**Task to carry out**
Convert the lines, from the first one through the line that contains "1.24 meters", into a Markdown table with the columns Row and Line. Number each row and skip blank lines.
========
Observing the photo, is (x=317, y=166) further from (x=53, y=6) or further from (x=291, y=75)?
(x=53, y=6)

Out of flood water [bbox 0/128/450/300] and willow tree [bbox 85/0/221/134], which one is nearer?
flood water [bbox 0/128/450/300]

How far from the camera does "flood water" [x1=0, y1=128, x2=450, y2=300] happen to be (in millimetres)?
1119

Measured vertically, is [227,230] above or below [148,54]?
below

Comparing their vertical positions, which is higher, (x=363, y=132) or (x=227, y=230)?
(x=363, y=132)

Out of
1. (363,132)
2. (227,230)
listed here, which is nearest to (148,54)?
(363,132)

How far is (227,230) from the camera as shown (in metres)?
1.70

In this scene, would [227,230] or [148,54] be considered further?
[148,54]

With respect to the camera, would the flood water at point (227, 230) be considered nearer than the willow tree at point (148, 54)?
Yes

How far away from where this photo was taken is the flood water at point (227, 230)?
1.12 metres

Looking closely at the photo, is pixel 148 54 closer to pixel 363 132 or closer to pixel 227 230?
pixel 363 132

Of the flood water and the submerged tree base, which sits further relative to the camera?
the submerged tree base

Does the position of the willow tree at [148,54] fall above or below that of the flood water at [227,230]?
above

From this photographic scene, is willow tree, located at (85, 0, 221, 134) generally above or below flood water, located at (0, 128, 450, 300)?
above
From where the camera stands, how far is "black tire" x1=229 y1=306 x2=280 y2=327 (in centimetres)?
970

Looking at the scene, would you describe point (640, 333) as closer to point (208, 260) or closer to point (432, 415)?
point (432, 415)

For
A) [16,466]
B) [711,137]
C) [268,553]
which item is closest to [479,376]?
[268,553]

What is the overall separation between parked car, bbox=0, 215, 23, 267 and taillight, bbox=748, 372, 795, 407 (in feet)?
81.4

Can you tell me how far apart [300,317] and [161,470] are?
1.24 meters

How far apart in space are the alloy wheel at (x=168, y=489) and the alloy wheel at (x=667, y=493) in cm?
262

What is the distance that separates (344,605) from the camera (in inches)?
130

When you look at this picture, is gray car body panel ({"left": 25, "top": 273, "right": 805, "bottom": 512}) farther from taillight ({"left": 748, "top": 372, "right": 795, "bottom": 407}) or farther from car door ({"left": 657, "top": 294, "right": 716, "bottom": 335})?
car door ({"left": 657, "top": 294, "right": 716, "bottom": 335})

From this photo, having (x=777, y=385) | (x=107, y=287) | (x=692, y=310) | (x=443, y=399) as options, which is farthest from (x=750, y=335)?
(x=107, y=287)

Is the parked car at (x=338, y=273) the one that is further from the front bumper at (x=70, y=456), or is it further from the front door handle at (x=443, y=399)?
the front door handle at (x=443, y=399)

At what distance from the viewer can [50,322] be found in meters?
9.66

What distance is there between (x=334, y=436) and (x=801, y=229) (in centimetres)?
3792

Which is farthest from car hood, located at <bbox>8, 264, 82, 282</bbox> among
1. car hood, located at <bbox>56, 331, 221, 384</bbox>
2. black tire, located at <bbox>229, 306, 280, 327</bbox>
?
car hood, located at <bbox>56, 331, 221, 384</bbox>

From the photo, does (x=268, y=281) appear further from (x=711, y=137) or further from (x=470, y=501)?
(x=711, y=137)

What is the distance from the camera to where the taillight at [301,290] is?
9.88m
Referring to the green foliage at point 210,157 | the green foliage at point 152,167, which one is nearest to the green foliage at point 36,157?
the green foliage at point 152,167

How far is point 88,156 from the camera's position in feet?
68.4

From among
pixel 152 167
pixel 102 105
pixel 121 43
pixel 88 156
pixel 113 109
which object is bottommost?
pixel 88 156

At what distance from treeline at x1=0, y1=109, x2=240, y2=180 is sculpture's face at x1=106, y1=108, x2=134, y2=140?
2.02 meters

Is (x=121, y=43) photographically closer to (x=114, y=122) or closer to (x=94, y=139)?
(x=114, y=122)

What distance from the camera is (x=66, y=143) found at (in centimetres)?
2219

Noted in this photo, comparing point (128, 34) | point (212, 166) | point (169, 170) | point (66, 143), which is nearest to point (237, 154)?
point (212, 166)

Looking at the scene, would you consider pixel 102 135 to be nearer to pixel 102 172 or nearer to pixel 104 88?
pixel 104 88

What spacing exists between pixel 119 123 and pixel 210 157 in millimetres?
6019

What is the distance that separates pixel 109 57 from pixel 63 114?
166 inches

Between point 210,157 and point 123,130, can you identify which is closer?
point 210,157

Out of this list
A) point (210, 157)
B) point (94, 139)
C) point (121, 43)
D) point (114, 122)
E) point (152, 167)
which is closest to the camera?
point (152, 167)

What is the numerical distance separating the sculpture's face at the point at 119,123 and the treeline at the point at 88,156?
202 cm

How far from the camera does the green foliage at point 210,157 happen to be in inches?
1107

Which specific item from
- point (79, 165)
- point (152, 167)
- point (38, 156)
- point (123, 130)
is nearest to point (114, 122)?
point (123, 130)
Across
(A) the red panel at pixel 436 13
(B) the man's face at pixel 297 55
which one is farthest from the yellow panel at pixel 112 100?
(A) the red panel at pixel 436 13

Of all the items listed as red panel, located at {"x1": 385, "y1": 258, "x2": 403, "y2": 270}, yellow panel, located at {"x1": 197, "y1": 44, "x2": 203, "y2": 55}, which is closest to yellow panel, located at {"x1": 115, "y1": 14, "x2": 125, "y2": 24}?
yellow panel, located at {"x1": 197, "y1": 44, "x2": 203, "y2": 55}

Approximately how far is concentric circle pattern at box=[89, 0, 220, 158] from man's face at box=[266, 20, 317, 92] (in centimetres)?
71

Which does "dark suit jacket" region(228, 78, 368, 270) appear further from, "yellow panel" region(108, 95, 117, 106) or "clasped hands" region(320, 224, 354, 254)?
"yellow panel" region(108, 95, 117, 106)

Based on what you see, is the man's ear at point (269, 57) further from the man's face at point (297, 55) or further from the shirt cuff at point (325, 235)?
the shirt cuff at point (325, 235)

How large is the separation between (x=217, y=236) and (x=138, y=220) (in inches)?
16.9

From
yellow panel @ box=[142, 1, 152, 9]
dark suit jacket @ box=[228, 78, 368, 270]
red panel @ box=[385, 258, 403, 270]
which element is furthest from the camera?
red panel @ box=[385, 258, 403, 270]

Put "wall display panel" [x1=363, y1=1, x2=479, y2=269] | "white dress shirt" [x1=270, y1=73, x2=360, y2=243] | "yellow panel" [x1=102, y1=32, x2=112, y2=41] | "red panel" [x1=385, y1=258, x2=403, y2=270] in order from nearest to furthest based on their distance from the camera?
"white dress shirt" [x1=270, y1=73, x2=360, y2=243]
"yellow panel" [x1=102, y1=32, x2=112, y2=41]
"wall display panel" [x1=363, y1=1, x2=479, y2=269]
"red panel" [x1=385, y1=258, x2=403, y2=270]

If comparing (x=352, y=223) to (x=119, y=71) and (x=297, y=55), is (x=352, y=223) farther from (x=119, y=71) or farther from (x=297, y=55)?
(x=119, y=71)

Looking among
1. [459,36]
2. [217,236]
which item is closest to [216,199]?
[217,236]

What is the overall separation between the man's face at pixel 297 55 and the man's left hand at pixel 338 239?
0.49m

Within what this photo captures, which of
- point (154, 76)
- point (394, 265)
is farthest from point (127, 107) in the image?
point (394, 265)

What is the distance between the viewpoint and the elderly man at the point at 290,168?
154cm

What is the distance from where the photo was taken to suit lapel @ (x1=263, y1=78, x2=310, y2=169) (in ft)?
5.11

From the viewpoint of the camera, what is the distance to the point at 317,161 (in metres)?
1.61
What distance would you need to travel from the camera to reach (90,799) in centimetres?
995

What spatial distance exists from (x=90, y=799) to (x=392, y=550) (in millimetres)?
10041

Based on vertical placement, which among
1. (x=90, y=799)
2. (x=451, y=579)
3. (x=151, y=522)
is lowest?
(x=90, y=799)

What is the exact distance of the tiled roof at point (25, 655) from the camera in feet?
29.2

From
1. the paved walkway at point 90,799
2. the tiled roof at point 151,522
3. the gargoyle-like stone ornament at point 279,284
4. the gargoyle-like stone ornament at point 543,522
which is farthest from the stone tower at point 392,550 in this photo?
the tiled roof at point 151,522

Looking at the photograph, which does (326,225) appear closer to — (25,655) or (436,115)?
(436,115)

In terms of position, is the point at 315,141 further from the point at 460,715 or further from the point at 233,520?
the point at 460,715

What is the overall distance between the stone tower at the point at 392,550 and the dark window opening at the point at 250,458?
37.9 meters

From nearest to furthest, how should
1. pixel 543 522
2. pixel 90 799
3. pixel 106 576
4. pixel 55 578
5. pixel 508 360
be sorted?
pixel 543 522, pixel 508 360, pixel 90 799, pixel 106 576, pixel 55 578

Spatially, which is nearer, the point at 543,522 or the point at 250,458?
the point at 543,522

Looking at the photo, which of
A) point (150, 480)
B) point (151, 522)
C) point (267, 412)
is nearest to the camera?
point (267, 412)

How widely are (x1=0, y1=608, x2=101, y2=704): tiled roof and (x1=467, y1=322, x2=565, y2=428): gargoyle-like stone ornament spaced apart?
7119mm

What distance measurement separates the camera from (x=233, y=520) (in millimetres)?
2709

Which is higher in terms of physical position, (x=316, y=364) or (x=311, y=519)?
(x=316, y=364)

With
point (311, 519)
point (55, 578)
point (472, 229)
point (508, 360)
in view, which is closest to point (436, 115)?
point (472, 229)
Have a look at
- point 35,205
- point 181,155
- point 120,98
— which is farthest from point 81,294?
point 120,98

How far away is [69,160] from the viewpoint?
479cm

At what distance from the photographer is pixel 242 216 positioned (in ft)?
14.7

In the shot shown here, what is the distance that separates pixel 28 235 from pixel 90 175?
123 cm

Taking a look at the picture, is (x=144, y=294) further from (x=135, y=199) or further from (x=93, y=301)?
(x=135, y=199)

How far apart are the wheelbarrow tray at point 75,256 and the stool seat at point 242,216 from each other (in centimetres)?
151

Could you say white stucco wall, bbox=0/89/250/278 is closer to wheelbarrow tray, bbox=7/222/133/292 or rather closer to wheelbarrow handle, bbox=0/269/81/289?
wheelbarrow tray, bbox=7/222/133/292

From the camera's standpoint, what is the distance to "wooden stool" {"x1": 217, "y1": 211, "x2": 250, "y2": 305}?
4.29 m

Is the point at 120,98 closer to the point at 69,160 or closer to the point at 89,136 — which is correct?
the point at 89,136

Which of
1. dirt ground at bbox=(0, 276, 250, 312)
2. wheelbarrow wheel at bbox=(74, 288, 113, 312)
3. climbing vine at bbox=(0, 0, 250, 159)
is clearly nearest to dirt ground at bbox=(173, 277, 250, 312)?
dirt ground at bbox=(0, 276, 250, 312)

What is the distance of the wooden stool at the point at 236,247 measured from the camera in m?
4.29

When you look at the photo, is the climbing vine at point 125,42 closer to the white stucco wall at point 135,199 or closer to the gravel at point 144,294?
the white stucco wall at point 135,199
========
**Output for this task**
| Row | Line |
|---|---|
| 1 | Observing the photo, is (x=317, y=166) further from (x=53, y=6) or further from (x=291, y=75)? |
| 2 | (x=53, y=6) |
| 3 | Out of flood water [bbox 0/128/450/300] and willow tree [bbox 85/0/221/134], which one is nearer? |
| 4 | flood water [bbox 0/128/450/300] |
| 5 | How far from the camera does "flood water" [x1=0, y1=128, x2=450, y2=300] happen to be (in millimetres)? |
| 6 | 1119 |
| 7 | Measured vertically, is [227,230] above or below [148,54]? |
| 8 | below |
| 9 | Comparing their vertical positions, which is higher, (x=363, y=132) or (x=227, y=230)? |
| 10 | (x=363, y=132) |
| 11 | Out of |
| 12 | 1. (363,132) |
| 13 | 2. (227,230) |
| 14 | listed here, which is nearest to (148,54)? |
| 15 | (363,132) |
| 16 | How far is (227,230) from the camera as shown (in metres)? |
| 17 | 1.70 |
| 18 | In this scene, would [227,230] or [148,54] be considered further? |
| 19 | [148,54] |
| 20 | With respect to the camera, would the flood water at point (227, 230) be considered nearer than the willow tree at point (148, 54)? |
| 21 | Yes |
| 22 | How far away from where this photo was taken is the flood water at point (227, 230)? |
| 23 | 1.12 metres |
| 24 | Looking closely at the photo, is pixel 148 54 closer to pixel 363 132 or closer to pixel 227 230? |
| 25 | pixel 363 132 |
| 26 | Of the flood water and the submerged tree base, which sits further relative to the camera? |
| 27 | the submerged tree base |
| 28 | Does the position of the willow tree at [148,54] fall above or below that of the flood water at [227,230]? |
| 29 | above |
| 30 | From this photographic scene, is willow tree, located at (85, 0, 221, 134) generally above or below flood water, located at (0, 128, 450, 300)? |
| 31 | above |
| 32 | From where the camera stands, how far is "black tire" x1=229 y1=306 x2=280 y2=327 (in centimetres)? |
| 33 | 970 |
| 34 | Looking at the scene, would you describe point (640, 333) as closer to point (208, 260) or closer to point (432, 415)? |
| 35 | point (432, 415) |
| 36 | For |
| 37 | A) [16,466] |
| 38 | B) [711,137] |
| 39 | C) [268,553] |
| 40 | which item is closest to [479,376]? |
| 41 | [268,553] |
| 42 | What is the overall separation between parked car, bbox=0, 215, 23, 267 and taillight, bbox=748, 372, 795, 407 (in feet)? |
| 43 | 81.4 |
| 44 | Can you tell me how far apart [300,317] and [161,470] are? |
| 45 | 1.24 meters |